» **Set of tasks**
• A. Answer these three questions from the Keppel REIT note:
(i) What was Keppel REIT's FY17 DPU?
(ii) What target price does the note keep, and on what target yield is it based?
(iii) How much one-off pre-termination income lifted Net Property Income for Ocean Financial Centre in 4Q17?
• B. Rewrite the rows from the start through the line holding "4.22 meters", inclusive, with "spatial distance" replaced by "straight-line distance" and nothing else changed. Leave out the pictures.

» **Given text**
%%

KEPPEL REIT
K71U.SI
Keppel REIT(KREIT SP) - Better Value In Developer Landlords
Maintain HOLD; Positives priced-in
- Keppel REIT (KREIT)'s FY17 DPU was slightly below ours and consensus estimates. While Keppel REIT continues to report negative rental reversions, the magnitude of the contraction has lessened. Also, asset valuations were largely unchanged.
- While the narrow trading yield of KREIT is justified by a turn in the office cycle, we believe valuations are rich (4.3% yield, 0.94x P/BV) relative to historical values and could cap share price upside in the near-term.
- Maintain HOLD and Target Price of SGD1.19 based on a target yield of 5.25%. For exposure to Singapore’s recovering office market, we see better value in developer landlords with large prime office exposure (UOL and GuocoLand).
No surprise; Smaller negative reversion a positive
- FY17 DPU of 5.7cts was 95% of our estimate. In 4Q17, Net Property Income for Ocean Financial Centre was lifted by one-off pre-termination income of SGD4.2m. However, no surprises in its underlying property metrics.

%%

» **Supplied material**
%%

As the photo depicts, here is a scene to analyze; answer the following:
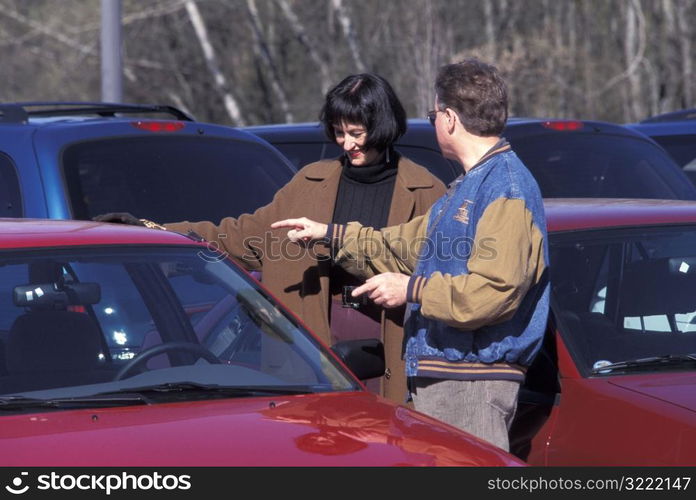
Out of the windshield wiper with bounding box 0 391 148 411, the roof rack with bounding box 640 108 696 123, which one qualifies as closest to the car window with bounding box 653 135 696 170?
the roof rack with bounding box 640 108 696 123

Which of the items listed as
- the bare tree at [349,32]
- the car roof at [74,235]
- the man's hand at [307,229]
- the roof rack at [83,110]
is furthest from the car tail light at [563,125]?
the bare tree at [349,32]

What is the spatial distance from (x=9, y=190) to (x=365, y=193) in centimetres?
171

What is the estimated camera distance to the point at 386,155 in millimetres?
4652

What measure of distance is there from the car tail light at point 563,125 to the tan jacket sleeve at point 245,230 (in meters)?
2.89

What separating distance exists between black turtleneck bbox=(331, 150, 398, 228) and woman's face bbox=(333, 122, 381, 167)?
0.03 m

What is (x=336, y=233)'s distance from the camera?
4.22 meters

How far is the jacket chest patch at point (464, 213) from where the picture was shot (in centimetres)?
383

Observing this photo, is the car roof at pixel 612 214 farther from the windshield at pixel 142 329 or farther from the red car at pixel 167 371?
the windshield at pixel 142 329

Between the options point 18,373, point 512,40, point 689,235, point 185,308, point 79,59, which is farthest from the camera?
point 79,59

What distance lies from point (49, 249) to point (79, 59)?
64.7 ft

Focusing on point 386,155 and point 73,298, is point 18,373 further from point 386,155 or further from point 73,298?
point 386,155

%%

» **Responses to the tasks**
• A.
(i) 5.7cts, which was 95% of the estimate.
(ii) SGD1.19, based on a target yield of 5.25%.
(iii) SGD4.2m.

• B.
As the photo depicts, here is a scene to analyze; answer the following:
Out of the windshield wiper with bounding box 0 391 148 411, the roof rack with bounding box 640 108 696 123, which one qualifies as closest to the car window with bounding box 653 135 696 170?
the roof rack with bounding box 640 108 696 123

Which of the items listed as
- the bare tree at [349,32]
- the car roof at [74,235]
- the man's hand at [307,229]
- the roof rack at [83,110]
is furthest from the car tail light at [563,125]?
the bare tree at [349,32]

What is the straight-line distance from (x=9, y=190) to (x=365, y=193) in centimetres?
171

What is the estimated camera distance to the point at 386,155 in millimetres?
4652

What measure of distance is there from the car tail light at point 563,125 to the tan jacket sleeve at point 245,230 (in meters)?
2.89

What separating distance exists between black turtleneck bbox=(331, 150, 398, 228) and woman's face bbox=(333, 122, 381, 167)?
0.03 m

What is (x=336, y=233)'s distance from the camera?
4.22 meters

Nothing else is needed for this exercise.